Las oficinas, que al principio estaban en Reconquista entre Lavalle y Tucumán, ocupaban dos pisos lujosamente amueblados, delicadamente iluminados, el suelo protegido por una moquette que hubiera lucido más en la gerencia del Chasse Manhattan Bank que en la sala de redacción de un diario.

El día previo a la aparición del número uno, la redacción era un nudo de nervios. Timerman había abandonado su despacho del noveno piso para instalarse en la oficina que el subdirector ocupaba en el tercero. Esa tarde se produjo un breve incidente que ilustró la grandeza —o la soberbia—, con que el «gran patrón» encaraba su proyecto editorial.

Félix Samoilovich, especialista en ciencia y técnica, el único capaz de contar con gracia las vicisitudes de un cromosoma, era famoso por un escaso amor al trabajo. Esa carencia era compensada por una inteligencia, una calidad de escritura y una simpatía deslumbrantes. Félix ocupaba un escritorio vecino al mío.

Mientras los otros se deslomaban esta tarde terrible, él había estirado sus largas piernas sobre la mesa y fumaba mirando el techo; meditaba, sin duda. De pronto, olvidó el enorme cenicero de vidrio que la empresa había puesto frente a su bigote y, en el mejor estilo de los boliches de Berisso, de donde venía, arrojó el pucho prendido sobre el flamante moquette que cubría el piso. La colilla cayó a los pies del jefe de intendencia, que atinaba a pasar por allí estrenando traje y chaleco negros. El hombre, atónito, se paró en seco y dio un grito. La alfombra empezaba a echar humo. Félix no parecía muy preocupado por su ligereza y el burócrata, inflamado de ira, lanzó una enérgica filípica en un tono que podía oírse por encima del ruido de las Olivetti. Toda la redacción empezó a bajar los brazos para escuchar el sermón del intendente.
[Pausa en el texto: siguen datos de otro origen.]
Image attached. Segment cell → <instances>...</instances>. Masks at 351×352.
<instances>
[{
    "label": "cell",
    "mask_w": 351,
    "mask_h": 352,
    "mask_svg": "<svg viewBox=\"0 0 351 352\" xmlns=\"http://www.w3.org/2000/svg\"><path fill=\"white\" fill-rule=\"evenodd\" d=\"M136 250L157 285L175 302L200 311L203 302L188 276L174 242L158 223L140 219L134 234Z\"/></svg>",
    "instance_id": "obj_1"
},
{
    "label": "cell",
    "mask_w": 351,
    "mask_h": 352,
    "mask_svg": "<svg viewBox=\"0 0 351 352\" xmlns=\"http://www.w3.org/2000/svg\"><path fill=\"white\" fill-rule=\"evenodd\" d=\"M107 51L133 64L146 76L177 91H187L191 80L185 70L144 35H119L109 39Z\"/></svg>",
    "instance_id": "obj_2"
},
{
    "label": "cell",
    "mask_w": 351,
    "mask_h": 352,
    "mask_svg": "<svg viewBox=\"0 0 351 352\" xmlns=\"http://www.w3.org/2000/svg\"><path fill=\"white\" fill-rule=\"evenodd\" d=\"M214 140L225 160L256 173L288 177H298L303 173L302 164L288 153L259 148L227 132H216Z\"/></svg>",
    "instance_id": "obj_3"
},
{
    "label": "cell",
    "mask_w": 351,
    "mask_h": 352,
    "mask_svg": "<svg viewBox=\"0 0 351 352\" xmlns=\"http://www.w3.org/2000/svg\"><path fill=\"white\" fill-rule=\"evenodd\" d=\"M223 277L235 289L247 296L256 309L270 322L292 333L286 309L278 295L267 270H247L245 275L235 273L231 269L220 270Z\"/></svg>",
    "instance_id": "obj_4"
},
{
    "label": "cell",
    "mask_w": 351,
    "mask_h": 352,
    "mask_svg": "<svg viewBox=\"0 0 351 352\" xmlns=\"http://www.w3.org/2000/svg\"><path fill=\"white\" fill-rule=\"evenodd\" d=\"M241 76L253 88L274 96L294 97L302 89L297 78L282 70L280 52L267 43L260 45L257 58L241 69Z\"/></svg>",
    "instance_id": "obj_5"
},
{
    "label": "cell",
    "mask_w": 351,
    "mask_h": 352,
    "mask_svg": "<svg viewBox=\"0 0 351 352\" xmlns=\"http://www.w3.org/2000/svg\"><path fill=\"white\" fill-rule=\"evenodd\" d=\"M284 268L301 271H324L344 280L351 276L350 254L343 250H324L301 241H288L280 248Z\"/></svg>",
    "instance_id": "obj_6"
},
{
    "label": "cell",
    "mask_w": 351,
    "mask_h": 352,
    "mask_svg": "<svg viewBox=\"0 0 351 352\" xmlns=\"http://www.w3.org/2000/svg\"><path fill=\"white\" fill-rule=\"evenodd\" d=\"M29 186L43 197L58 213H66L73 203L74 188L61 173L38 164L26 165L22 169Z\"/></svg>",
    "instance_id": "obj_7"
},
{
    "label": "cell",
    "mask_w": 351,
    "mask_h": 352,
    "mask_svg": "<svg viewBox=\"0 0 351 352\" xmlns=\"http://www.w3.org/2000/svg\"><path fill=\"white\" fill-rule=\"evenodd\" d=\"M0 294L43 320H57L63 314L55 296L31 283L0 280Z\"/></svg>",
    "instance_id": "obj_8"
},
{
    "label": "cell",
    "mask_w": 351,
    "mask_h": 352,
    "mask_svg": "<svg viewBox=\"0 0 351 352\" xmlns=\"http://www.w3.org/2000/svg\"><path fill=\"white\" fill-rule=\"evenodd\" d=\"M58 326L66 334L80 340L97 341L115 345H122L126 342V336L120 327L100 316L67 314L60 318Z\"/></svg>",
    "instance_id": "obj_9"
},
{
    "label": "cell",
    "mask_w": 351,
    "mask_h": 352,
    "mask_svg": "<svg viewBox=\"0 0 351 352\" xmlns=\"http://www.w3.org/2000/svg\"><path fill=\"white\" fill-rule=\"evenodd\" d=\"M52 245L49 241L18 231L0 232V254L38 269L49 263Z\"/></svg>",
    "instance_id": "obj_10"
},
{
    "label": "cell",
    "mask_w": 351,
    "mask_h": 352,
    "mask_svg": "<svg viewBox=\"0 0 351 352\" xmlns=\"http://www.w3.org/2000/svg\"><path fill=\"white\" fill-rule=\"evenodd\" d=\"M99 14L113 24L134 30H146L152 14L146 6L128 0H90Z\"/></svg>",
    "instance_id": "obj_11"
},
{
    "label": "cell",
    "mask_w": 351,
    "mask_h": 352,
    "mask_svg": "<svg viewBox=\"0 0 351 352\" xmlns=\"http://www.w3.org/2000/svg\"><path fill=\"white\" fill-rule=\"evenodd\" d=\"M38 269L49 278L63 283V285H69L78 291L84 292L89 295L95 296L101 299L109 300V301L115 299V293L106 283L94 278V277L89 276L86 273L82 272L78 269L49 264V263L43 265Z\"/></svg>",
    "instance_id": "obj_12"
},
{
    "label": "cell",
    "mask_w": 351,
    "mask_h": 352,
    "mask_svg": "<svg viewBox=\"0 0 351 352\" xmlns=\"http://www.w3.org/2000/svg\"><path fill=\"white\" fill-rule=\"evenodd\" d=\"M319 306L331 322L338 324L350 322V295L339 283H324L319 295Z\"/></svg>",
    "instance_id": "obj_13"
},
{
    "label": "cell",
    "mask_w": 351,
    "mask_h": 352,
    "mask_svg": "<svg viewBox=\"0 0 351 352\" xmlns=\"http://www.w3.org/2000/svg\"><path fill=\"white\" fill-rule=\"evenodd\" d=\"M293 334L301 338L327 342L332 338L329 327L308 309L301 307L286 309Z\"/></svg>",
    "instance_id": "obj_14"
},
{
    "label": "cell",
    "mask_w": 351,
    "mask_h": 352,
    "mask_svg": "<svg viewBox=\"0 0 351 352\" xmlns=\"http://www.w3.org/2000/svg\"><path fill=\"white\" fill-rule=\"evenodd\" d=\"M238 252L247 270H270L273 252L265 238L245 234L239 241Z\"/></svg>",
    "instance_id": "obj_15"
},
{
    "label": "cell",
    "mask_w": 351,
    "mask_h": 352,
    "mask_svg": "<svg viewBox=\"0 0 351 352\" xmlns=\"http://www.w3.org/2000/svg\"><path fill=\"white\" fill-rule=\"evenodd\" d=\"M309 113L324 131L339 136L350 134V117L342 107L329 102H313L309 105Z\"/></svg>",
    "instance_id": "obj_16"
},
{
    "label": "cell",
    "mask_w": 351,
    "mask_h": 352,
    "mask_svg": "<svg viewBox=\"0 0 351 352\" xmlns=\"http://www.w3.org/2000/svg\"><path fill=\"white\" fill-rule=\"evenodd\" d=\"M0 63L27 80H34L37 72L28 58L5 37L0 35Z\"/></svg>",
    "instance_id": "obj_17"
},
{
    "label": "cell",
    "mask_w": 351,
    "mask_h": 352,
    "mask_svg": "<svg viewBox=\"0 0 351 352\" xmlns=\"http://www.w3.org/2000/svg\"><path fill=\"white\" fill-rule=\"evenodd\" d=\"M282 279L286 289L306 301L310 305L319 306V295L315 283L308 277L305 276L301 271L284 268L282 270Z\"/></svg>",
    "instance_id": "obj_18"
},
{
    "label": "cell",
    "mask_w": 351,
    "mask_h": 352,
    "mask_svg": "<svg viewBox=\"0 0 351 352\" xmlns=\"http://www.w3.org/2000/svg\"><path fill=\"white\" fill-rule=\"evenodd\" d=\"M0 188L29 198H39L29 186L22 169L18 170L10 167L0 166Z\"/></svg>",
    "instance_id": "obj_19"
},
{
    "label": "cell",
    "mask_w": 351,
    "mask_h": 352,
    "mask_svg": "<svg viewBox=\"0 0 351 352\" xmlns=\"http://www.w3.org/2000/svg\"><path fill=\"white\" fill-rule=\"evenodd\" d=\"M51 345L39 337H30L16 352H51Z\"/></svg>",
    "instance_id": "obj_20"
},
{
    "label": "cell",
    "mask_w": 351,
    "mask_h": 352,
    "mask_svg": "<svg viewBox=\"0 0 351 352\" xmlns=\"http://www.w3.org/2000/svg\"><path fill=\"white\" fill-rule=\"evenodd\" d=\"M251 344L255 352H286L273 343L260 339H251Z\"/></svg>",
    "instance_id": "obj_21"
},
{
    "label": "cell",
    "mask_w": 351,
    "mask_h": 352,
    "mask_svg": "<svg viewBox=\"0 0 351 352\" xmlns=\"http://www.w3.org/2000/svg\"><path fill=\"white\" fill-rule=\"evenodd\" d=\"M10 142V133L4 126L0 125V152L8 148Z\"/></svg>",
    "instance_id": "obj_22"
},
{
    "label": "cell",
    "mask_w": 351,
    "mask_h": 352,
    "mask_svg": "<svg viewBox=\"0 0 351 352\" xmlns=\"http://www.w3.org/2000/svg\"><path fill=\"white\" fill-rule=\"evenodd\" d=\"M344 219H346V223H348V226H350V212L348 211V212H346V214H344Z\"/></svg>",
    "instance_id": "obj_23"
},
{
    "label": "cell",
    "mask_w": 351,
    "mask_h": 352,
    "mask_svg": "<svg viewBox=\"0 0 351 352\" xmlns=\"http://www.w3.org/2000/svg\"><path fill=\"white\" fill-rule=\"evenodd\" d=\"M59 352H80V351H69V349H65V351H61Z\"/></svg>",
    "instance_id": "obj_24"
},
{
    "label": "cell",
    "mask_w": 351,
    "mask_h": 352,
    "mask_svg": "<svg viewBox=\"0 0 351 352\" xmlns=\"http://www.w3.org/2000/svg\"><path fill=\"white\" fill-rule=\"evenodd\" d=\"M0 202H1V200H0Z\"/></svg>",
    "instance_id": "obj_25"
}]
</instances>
De pronto, Timerman abrió la puerta del despacho, se asomó con el Partagás entre los dedos y preguntó, molesto:

—¿Qué pasa?

—¡Qué este irresponsable quemó la alfombra con el cigarrillo, señor! —bramó el intendente.

Timerman lo miró, olímpico, y soltó:

—Está bien, vaya y compre otra alfombra.

En la rutina de los años que siguieron el diario publicó muchas notas memorables de Tomás Eloy Martínez, Osiris Troiani, Aída Bortnik, Enrique Rabb, Juan Gelman, Alberto Szpunberg, Pasquini Durán, Carlos Ulanovsky, Roberto Cossa, Ricardo Halac, Enrique Alonso, Rodolfo Terragno, Kive Staiff, Rodolfo Walsh, Miguel Ángel García, Julio y Juan Carlos Algañaraz, Francisco Urondo, Eduardo Rafael, Ted Córdova Clame, Edgardo D’Amommio, Horacio Verbitsky, Milton Roberts y tantos otros que pasaron por la redacción.

Se creó un estilo y se continuó una gran escuela de periodismo informativo y de opinión: Hermenegildo Sábat dibujó las mejores notas gráficas y no había político o artista que no buscara ser considerado por La Opinión. Al mismo tiempo, en los kioscos estaba Crisis, que dirigida por Eduardo Galeano, conmocionó a la cultura argentina. Eran los tiempos de Cristianismo y Revolución, Los libros, y más tarde Noticias; también los distintos sectores políticos de izquierda y de derecha publicaban sus revistas de combate. Esta ebullición costó la vida, luego, a más de cien periodistas.

Es difícil definir en qué momento exacto comenzó la decadencia de La Opinión, pero hacia fines de 1972 los conflictos entre la dirección y el personal, las arbitrariedades y los despidos empezaron a minar la calidad del periódico.

A comienzos de 1974 yo había perdido todo el entusiasmo de los buenos tiempos. La llegada a la subdirección de Enrique Jara, con la misión de «limpiar» el diario de izquierdistas y elementos indeseables, había vuelto la atmósfera irrespirable.

Me queda, de ese tiempo, una última imagen triste, grotesca.

Después de la última gran huelga de mayo, Jara dispuso que yo abandonara el suplemento cultural («cueva de izquierdistas») y me llevó a la sección política. Era el apogeo del lópezreguismo. En junio me negué a escribir una crónica que debía haber sido la apología del operativo de «limpieza» de villas miserias a punta de ametralladora. Escribí, en cambio, un artículo crítico para el gobierno que fue rechazado por Jara. Tres veces me exigió que lo rehiciera y otras tantas veces mostré lo que acababa de ver sobre el terreno.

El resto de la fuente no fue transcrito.